Some role-like features are already present in languages, libraries, and hardware, such as “restrict” to encode the expectation of non-aliased buffers, “__builtin_expect” to encode likelihood, and “__builtin_prefetch” to encode the intent to access a value soon.
Yep, I think this is the correct answer for the general case. With structures close to or larger than a page and on 64 bit systems you can go nuts with overallocation because the virtual address space is much larger than the amount of physical memory.
It's quite possible to go overboard even on a 64-bit system.
For example, I've seen people allocating 4GB buffers for everything, just because that made it impossible to have buffer overflows as long as they indexed with 32-bit integers. But on x86-64 you can only fit 65k such buffers in the address space, and it's not that hard to exhaust that.

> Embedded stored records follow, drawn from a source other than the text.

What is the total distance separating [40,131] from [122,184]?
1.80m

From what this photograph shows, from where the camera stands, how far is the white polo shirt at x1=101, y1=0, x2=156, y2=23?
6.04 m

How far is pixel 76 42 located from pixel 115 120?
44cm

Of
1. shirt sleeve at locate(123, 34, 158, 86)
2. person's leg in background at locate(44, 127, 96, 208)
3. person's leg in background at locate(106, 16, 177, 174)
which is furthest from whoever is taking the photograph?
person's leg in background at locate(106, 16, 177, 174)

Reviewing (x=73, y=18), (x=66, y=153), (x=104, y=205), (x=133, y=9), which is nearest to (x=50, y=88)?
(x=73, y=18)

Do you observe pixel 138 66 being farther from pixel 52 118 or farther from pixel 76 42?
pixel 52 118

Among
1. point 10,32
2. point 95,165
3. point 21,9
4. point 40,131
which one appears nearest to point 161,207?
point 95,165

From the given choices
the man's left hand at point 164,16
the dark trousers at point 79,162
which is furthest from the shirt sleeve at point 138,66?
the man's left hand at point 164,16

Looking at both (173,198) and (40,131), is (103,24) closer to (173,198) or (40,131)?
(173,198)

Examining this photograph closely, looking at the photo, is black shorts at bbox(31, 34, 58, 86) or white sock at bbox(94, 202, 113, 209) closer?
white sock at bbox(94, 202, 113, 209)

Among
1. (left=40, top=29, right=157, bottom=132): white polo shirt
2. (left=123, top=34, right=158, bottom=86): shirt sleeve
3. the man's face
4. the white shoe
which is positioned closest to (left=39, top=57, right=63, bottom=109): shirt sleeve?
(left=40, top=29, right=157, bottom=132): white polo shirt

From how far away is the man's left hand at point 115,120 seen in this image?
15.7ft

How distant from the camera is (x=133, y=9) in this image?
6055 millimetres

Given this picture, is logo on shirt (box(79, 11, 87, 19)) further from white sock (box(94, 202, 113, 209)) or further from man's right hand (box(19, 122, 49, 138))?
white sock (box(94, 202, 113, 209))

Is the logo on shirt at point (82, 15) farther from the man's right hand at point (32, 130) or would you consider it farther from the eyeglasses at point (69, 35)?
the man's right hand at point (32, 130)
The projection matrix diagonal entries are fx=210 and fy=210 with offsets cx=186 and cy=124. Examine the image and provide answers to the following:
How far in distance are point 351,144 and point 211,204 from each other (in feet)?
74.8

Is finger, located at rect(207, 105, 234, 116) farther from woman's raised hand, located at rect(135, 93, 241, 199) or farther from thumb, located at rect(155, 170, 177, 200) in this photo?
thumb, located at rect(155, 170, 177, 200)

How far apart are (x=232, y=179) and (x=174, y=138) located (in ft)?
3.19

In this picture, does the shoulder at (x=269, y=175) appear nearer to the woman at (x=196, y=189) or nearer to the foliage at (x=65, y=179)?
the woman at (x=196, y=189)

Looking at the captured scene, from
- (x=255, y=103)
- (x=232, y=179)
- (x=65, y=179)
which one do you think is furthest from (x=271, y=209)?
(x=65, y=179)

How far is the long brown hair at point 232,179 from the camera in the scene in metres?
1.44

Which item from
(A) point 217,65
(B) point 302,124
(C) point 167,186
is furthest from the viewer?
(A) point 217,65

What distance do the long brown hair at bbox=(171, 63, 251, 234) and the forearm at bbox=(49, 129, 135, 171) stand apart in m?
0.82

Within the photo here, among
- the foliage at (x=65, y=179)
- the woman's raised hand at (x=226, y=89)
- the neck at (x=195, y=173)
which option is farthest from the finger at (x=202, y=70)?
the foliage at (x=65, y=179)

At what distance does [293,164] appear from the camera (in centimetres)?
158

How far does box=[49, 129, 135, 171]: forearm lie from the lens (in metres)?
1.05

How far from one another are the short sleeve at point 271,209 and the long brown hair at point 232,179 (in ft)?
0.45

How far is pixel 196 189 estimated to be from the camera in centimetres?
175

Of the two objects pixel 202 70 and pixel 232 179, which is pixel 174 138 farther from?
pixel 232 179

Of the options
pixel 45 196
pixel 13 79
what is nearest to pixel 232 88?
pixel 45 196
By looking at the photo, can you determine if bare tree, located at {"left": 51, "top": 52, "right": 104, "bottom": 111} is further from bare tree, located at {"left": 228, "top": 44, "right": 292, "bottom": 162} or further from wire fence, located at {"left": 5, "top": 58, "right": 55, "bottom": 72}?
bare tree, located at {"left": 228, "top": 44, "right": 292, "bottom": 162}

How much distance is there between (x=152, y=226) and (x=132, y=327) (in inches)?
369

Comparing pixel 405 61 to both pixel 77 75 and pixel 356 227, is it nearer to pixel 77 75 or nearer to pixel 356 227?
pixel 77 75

I guess my definition of going nuts was a bit more conservative. Both x86-64 and ARM's AArch64 currently only use 48 bits for virtual addressing.
Still, even if you design for computers with 256GB (2^38) physical memory, you still have a virtual address space that's 2^9 times larger (assuming addresses with the MSB bit set are reserved for the kernel's memory space). This is opposed to 32 bit systems where the physical memory space is close to or larger than the virtual address space. E.g. high end smartphones sold in the last few years have 2GB RAM and only 3GB of virtual address space.
Heap allocators already are ridiculously smart. But there's just too many divergent use cases for allocators.
I wrote a simple string heap allocator (grab a 16MB block and hand out 256-byte chunks) and the resulting code was 85x* faster than jemalloc ( http://pastebin.com/dAqa4dbN ) [* I know the way I am benchmarking is shit and probably way off from real world usage, it's hard to do benchmarking ideally though.]
But of course, mine wasn't thread safe, couldn't handle larger blocks (fallthrough to malloc), sucked at fragmentation, and couldn't detect double-frees.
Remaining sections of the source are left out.